The successful implementation of chimeric antigen receptor (CAR)-T cell therapy in the clinical context of B cell malignancies has paved the way for further development in the more critical setting of acute myeloid leukemia (AML). Among the potentially targetable AML antigens, CD33 is insofar one of the main validated molecules. Here, we describe the feasibility of engineering cytokine-induced killer (CIK) cells with a CD33.CAR by using the latest optimized version of the non-viral Sleeping Beauty (SB) transposon system “SB100X-pT4.” This offers the advantage of improving CAR expression on CIK cells, while reducing the amount of DNA transposase as compared to the previously employed “SB11-pT” version. SB-modified CD33.CAR-CIK cells exhibited significant antileukemic activity in vitro and in vivo in patient-derived AML xenograft models, reducing AML development when administered as an “early treatment” and delaying AML progression in mice with established disease. Notably, by exploiting an already optimized xenograft chemotherapy model that mimics human induction therapy in mice, we demonstrated for the first time that CD33.CAR-CIK cells are also effective toward chemotherapy resistant/residual AML cells, further supporting its future clinical development and implementation within the current standard regimens.

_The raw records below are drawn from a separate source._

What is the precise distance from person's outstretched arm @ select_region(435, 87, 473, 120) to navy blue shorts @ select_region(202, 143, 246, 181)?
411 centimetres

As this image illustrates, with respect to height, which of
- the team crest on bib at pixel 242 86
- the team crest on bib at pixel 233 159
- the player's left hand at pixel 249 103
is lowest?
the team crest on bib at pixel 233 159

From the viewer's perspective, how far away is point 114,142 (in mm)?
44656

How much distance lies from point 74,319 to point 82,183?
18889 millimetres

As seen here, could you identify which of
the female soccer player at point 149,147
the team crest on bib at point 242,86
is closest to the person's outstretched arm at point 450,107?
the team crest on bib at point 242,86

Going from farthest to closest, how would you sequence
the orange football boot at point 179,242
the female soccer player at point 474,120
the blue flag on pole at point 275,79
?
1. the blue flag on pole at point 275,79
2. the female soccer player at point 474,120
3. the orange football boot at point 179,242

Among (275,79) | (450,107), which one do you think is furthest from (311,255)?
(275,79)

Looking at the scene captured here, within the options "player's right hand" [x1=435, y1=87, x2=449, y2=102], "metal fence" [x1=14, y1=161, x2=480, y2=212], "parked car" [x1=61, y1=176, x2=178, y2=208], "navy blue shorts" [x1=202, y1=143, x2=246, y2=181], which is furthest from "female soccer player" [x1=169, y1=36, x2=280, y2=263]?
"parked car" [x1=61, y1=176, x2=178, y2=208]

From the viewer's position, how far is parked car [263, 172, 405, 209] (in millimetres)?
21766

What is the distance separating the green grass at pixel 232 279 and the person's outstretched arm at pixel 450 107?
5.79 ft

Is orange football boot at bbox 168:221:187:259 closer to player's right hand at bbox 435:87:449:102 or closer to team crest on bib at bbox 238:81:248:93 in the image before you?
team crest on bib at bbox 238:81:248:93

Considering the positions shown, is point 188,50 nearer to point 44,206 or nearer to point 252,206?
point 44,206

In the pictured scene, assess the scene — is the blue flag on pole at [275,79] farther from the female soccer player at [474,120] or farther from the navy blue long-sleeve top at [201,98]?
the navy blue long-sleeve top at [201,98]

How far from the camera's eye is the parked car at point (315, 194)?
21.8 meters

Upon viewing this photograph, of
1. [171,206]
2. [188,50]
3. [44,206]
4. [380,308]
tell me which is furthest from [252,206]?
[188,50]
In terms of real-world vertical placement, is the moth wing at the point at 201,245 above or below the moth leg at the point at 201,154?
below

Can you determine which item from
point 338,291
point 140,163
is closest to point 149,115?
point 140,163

嵌合抗原受体 (CAR)-T 细胞疗法在 B 细胞恶性肿瘤的临床背景下的成功实施，为在更严重的急性髓性白血病 (AML) 环境中的进一步发展铺平了道路。在潜在的可靶向 AML 抗原中，CD33 是目前​​主要的经过验证的分子之一。在这里，我们描述了通过使用非病毒睡美人(SB) 转座子系统“SB100X-pT4”的最新优化版本，用 CD33.CAR 工程化细胞因子诱导的杀伤 (CIK) 细胞的可行性。与之前使用的“SB11-pT”版本相比，这提供了提高 CIK 细胞上 CAR 表达的优势，同时减少了 DNA 转座酶的数量。SB 修饰的 CD33.CAR-CIK 细胞在体外表现出显着的抗白血病活性和在体内在患者来源的AML异种移植模型中，当为“早期治疗”和延缓AML进展既定疾病的小鼠施用减少AML的发展。值得注意的是，通过利用已经优化的模拟小鼠人类诱导治疗的异种移植化疗模型，我们首次证明 CD33.CAR-CIK 细胞对化疗耐药/残留 AML 细胞也有效，进一步支持其未来的临床开发和实施在目前的标准方案中。